On 9/11/2011 8:28 PM, Albert W. Hopkins wrote:


On Sunday, September 11 at 18:54 (-0500), Dale said:

I think I saw it mentioned on -dev that some time shortly /usr
and /var
will be needed on / or you will need the init* thingy to boot.

Hmm, that doesn't smell right to me.  What I think you may have heard is
about /run.  systemd and some other things are preferring to
move /var/run to /run.  The reason being is that /var does not have to
be on the root fs.  sysdemd needs /run early (before mounting
filesystems) so the idea was to put /var/run on the rootfs, thus /run.
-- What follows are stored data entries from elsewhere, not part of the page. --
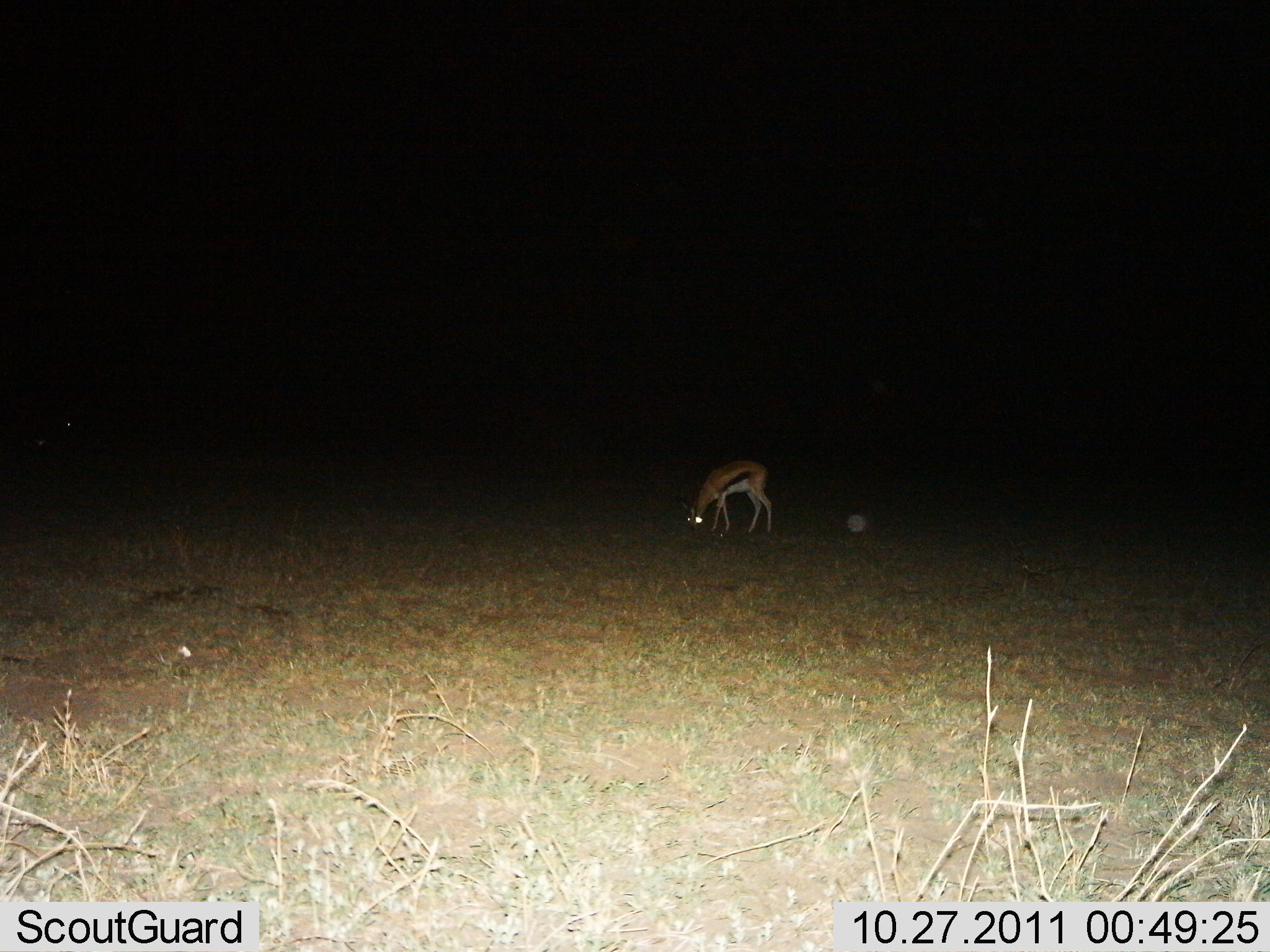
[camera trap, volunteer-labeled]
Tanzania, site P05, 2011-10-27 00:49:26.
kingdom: Animalia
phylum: Chordata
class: Mammalia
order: Artiodactyla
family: Bovidae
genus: Eudorcas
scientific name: Eudorcas thomsonii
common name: thomson's gazelle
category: gazellethomsons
Gazellethomsons (thomson's gazelle) (Eudorcas thomsonii), count 1. Behavior (volunteer vote fractions): standing 23%, resting 0%, moving 0%, interacting 0%. Young present (vote fraction): 0%. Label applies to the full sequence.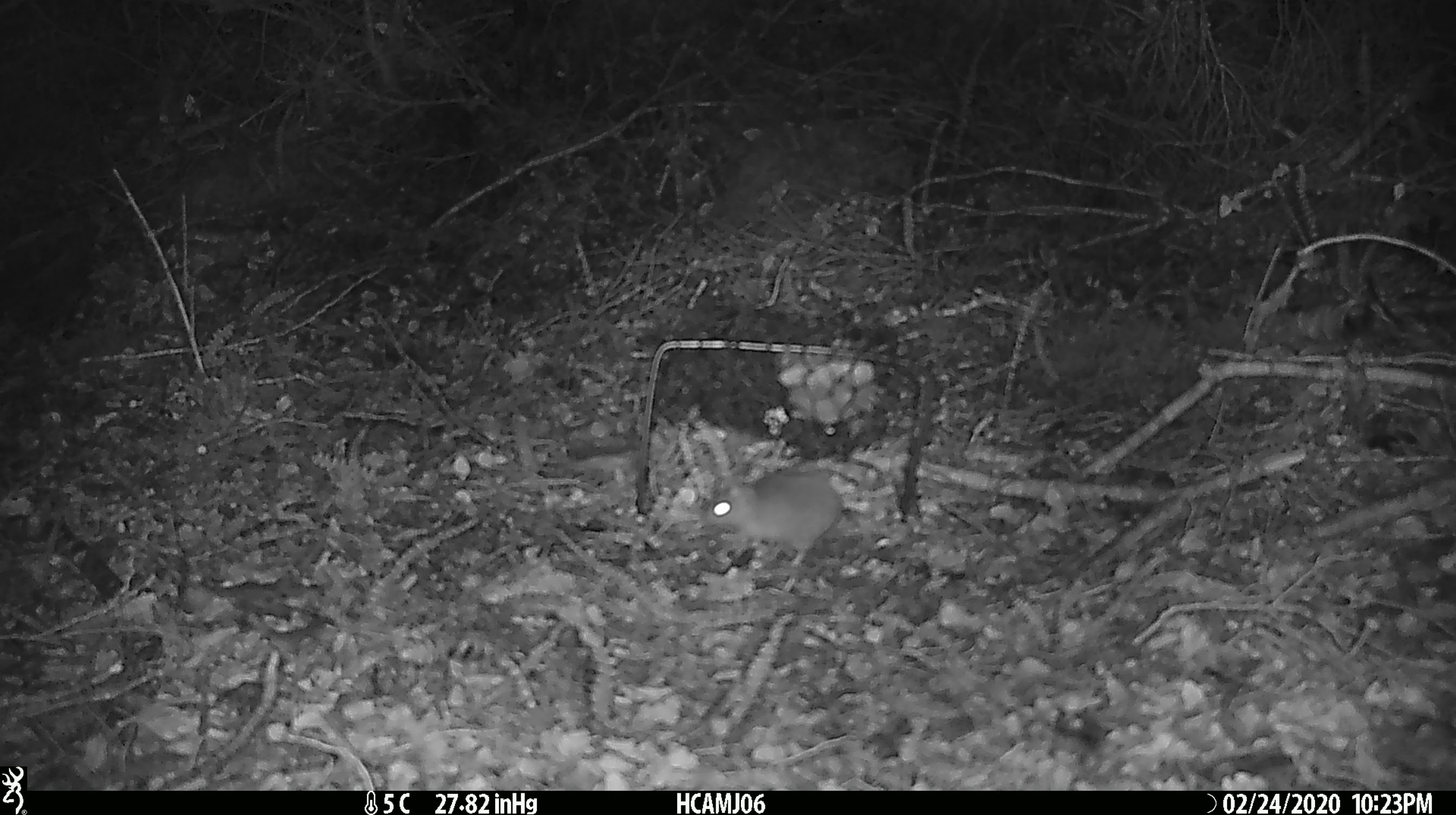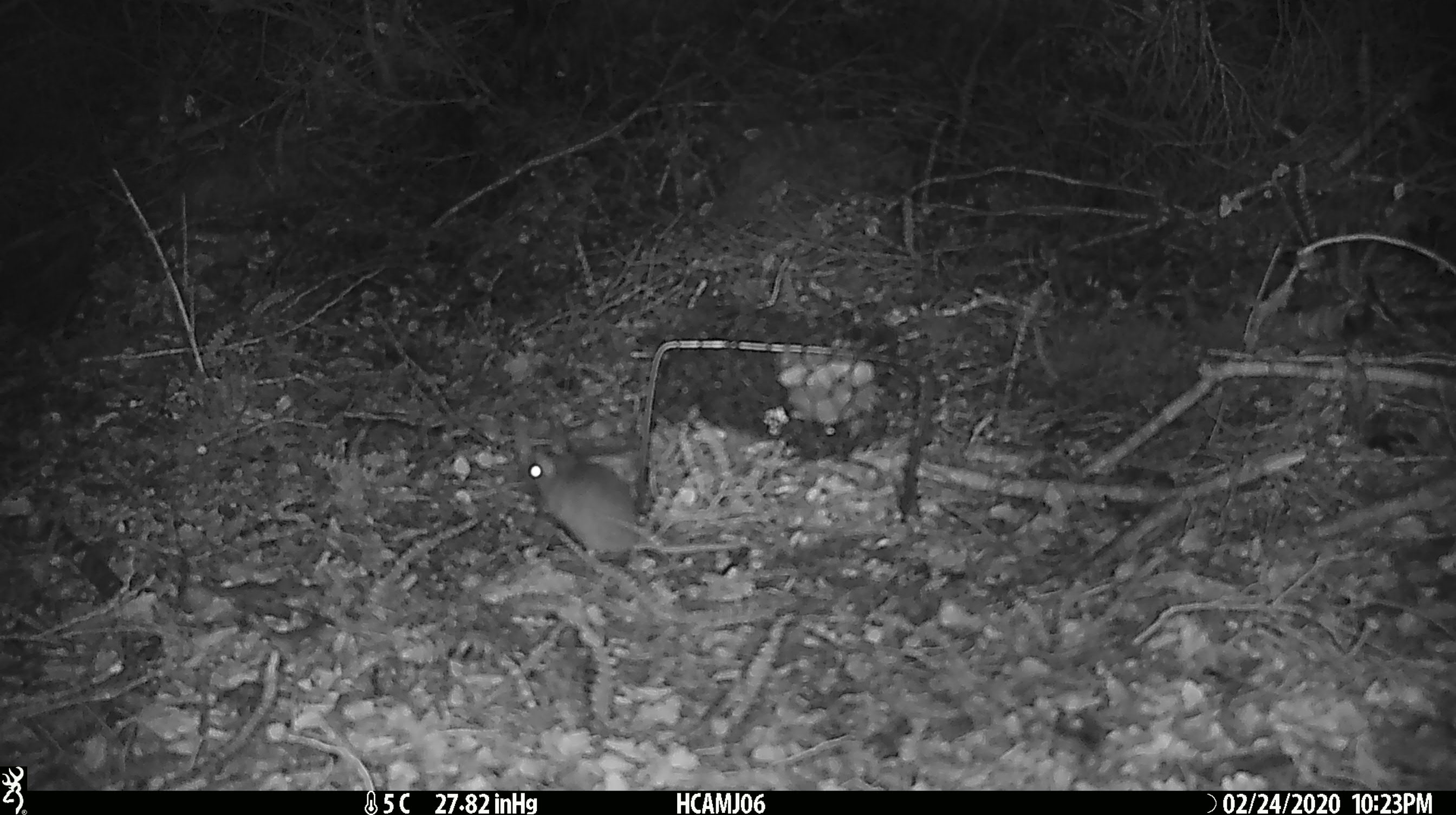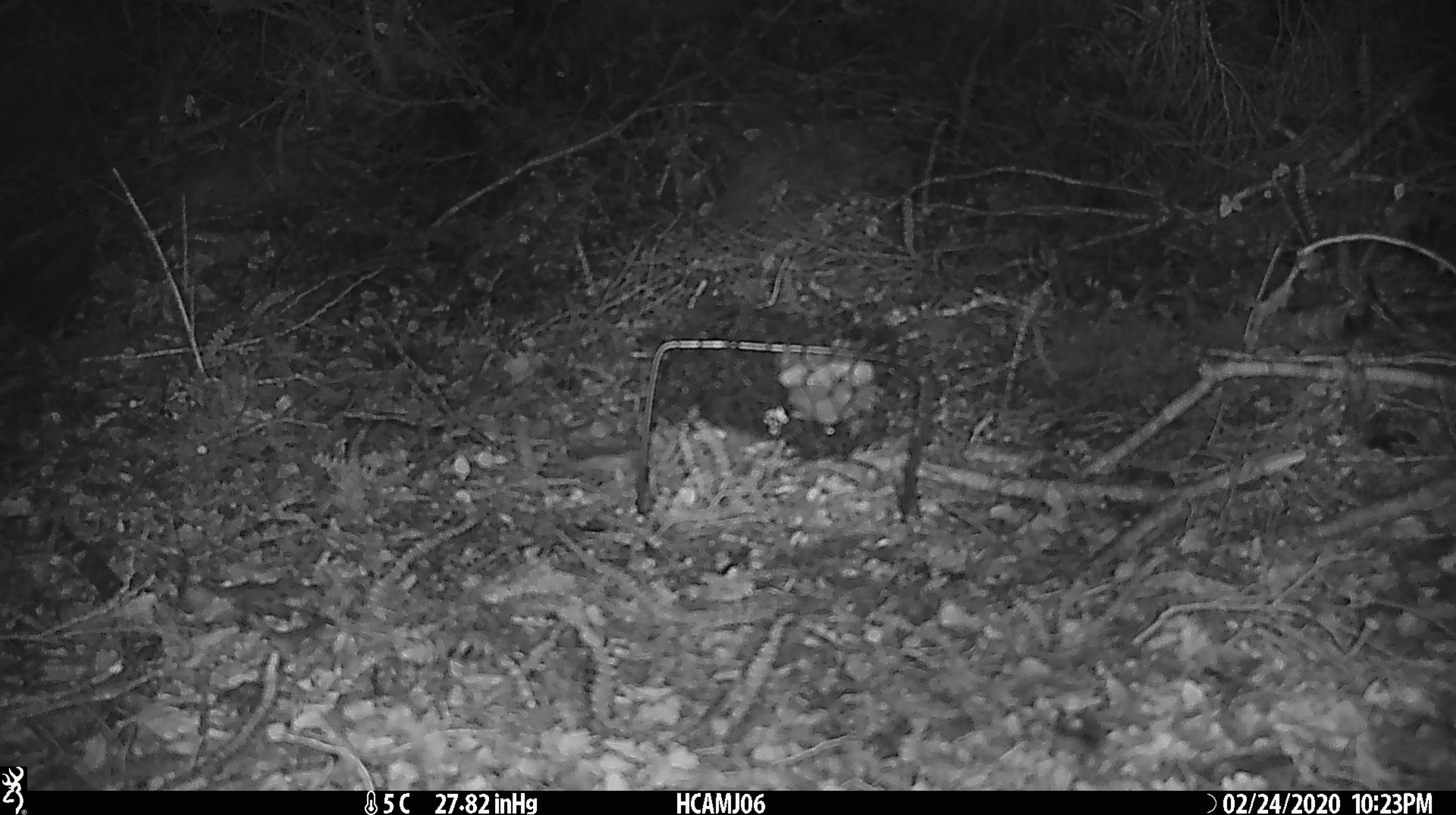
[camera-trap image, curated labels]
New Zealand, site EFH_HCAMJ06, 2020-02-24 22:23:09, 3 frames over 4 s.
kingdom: Animalia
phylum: Chordata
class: Mammalia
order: Rodentia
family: Muridae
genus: Mus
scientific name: Mus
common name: mouse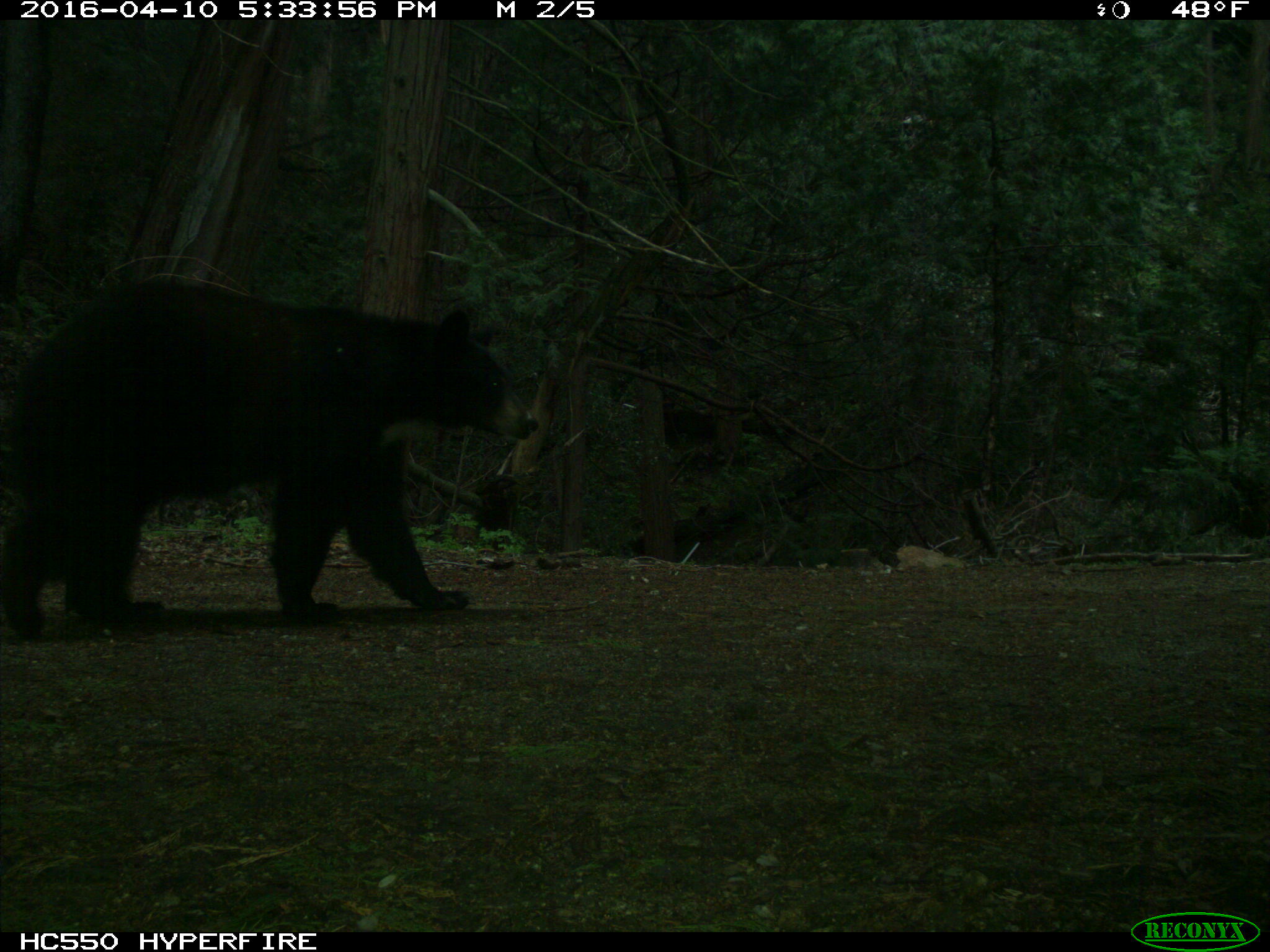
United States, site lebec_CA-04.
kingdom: Animalia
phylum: Chordata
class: Mammalia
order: Carnivora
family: Ursidae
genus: Ursus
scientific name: Ursus americanus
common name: american black bear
Ursus americanus (american black bear).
I don't think /usr should or ever will be required to be on the rootfs.
That's just dumb.  The reason we have /bin /sbin, etc. is so that /usr
need not be on the rootfs.  It doesn't make sense to change that well
known/established notion.

Nope, Dale is exactly correct. If the upcoming changes to udev make it into Gentoo unaltered and unscathed, it will become necessary to have essentially your full system available very early in the boot process -- at least as early as when udev runs. This includes /usr, where I believe the udev scripts and libraries are being moved, and anything that any program in those scripts might access, which almost definitely includes /var.

Any setup where only / is mounted when udev's device population happens will become "unsupported" (if not "impossible").

The proposed alternative to a single huge partition is to use an initramfs that mounts your separate /usr (and /var) very early in the boot process.